LAUSR

Introduction Thyroid hormone receptor β (THR-β) plays a critical role in metabolism regulation and has become an attractive target for treating lipid metabolism disorders in recent years. Thus, in this study, we discovered CS271011, a novel THR-β agonist, and assessed the safety and efficiency of CS271011 compared to MGL-3196 in vitro and in vivo. Methods We conducted luciferase reporter gene assays to assess the activation of THR-β and α in vitro. C57BL/6J mice were fed a high-fat diet for 12 weeks, CS271011 was administered by gavage at the dose of 1 mg/kg and 3 mg/kg, and MGL-3196 was administered at the dose of 3 mg/kg for 10 weeks.
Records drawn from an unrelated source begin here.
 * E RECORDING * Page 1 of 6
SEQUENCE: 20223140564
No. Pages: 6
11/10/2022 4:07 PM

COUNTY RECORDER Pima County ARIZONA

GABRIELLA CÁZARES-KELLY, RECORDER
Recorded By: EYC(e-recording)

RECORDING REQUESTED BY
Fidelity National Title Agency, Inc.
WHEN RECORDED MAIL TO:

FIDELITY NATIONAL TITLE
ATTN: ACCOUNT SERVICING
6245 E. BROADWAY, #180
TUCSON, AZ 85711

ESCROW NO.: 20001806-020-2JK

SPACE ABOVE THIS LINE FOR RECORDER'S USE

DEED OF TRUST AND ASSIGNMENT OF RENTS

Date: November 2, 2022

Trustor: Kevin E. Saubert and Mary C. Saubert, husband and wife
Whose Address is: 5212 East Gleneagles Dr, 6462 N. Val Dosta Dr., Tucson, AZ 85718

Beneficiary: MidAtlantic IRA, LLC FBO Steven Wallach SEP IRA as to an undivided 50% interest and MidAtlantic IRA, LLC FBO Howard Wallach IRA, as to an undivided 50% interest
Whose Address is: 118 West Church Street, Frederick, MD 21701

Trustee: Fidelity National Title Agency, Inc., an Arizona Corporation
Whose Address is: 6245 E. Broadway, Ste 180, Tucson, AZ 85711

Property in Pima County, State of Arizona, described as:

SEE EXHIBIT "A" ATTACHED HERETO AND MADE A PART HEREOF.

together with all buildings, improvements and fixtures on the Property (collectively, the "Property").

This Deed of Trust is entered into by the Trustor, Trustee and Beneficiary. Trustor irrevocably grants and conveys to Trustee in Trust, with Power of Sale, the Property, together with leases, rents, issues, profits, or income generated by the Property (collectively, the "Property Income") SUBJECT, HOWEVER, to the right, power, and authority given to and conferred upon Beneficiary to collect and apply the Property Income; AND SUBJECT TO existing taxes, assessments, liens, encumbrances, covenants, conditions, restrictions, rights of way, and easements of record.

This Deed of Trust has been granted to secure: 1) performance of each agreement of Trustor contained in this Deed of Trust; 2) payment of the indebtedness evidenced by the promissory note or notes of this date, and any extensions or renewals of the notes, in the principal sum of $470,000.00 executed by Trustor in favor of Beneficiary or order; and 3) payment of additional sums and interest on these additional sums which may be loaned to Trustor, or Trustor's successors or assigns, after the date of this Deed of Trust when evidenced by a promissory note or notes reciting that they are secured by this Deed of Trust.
Body weight, food intake, serum and hepatic parameters, histological analysis, pharmacokinetic studies, RNA sequencing of the liver and heart, and expression of hepatic lipid-metabolic genes were determined to evaluate the safety and efficiency of CS271011. Results Compared with MGL-3196, CS271011 showed higher THR-β activation in vitro. In the diet-induced obesity mice model, CS271011 demonstrated favourable pharmacokinetic properties in mice and was enriched in the liver. Finally, CS271011 improved dyslipidaemia and reduced liver steatosis in the diet-induced obesity murine model. Mechanistically, CS271011 and MGL-3196 showed potent regulation of lipid metabolism-related genes. Conclusions CS271011 is a potent and liver-targeted THR-β agonist for treating lipid metabolism disorders.